What is left is the validity checking of the 'enable' flag, which typically should be done inside the underlying C entity. However, the enable functionality hasn't been implemented in the underlying C-API, so it seems a bit messy to have it implemented in the C++ layer on top. I would propose to take the whole 'enable' semantics out of the C++ API so that it behaves identical to C. When it is time to introduce the 'enable' semantics in C, then C++ would automatically benefit from it as well since it is built on top of the C API.

Last but not least, the C++ Entity wrapper keeps track of the underlying C-Listener object, which might also need to be protected using a lock on the C++ level. In that particular case I wonder if that is really needed: couldn't we just register the C listener on the C entity, and ask the underlying C entity for its listener when we need it? That would remove the extra duplication we now have on the C++ API, and would remove the need for an Entity lock in C++ altogether.

Would you agree with this analysis @eboasson? If you do, I can start working on removing these items from the C++ API.

eboasson commented 10 months ago

Thanks @e-hndrks ! Yep, I agree 🙂

The Cyclone core copies all the listener details into its own memory during entity creation and dds_set_listener, and dds_get_listener copies them out again. So yes, I think

couldn't we just register the C listener on the C entity, and ask the underlying C entity for its listener when we need it?

should work.

There is a small caveat, I just realised it when I read your comment: dds_get_listener will return the listener functions set directly on the entity, but also those "inherited" from the parent. I don't think the API allows you to distinguish between the two cases. It does track this internally inside the dds_listener object, but if I am reading the relevant functions correctly, it would lose that information if you'd do (in pseudo code) set_listener(E,get_listener(E)).

That's an oversight in the API and/or a bug. There are multiple ways to look at this, and I am not sure yet where I stand.

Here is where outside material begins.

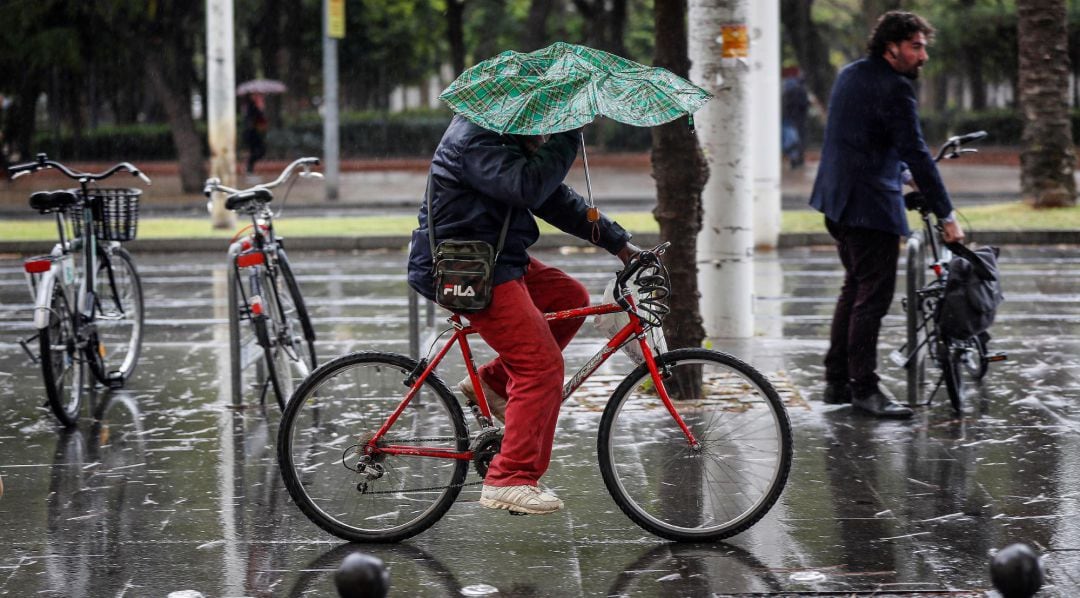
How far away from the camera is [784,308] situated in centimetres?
1159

One view is that dds_get_listener should not return the inherited ones (and then all will be well), another that it should return everything like now and an operation should exist that allows one to find out how where a non-null listener function came from. Furthermore the behaviour of set(get) should be documented in detail or it should do what one'd expect, namely, to have no observable effect.

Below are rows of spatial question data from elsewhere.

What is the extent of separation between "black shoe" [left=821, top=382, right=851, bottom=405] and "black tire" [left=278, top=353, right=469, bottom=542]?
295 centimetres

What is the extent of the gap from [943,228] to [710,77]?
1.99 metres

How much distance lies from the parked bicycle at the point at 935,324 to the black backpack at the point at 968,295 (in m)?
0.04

So, first question: which is the more reasonable view?

Second question: is this is an issue for eliminating the C++ listener object? If it is, let's fix the core; if it isn't let's just create an issue for this detail in the core library and deal with it later.

TimMooreAu commented 9 months ago

@e-hndrks and @eboasson I just wanted to follow up on this and check whether you have made a decision on a way forward? Thanks

e-hndrks commented 9 months ago

Hi @TimMooreAu, I am working on a fix along the lines that @eboasson described, but that is quite a big change to make. If you just need a temporary fix that bypasses the problem for now, you could use the following code-change:

diff --git a/src/ddscxx/src/org/eclipse/cyclonedds/core/EntityDelegate.cpp b/src/ddscxx/src/org/eclipse/cyclonedds/core/EntityDelegate.cpp
index 284d4f5..f683d93 100644
--- a/src/ddscxx/src/org/eclipse/cyclonedds/core/EntityDelegate.cpp
+++ b/src/ddscxx/src/org/eclipse/cyclonedds/core/EntityDelegate.cpp
@@ -222,8 +222,9 @@ org::eclipse::cyclonedds::core::EntityDelegate::listener_set(
     // If entity enabled: set listener on ddsc entity
     if (this->enabled_)
     {
-        dds_return_t ret;
-        ret = dds_set_listener(this->ddsc_entity, callbacks);
+        this->unlock();
+        dds_return_t ret = dds_set_listener(this->ddsc_entity, callbacks);\
+        this->lock();
         ISOCPP_DDSC_RESULT_CHECK_AND_THROW(ret, "Setting listener failed.");
     }

I have tried this fix myself, and it seems to solve your problem provisionally.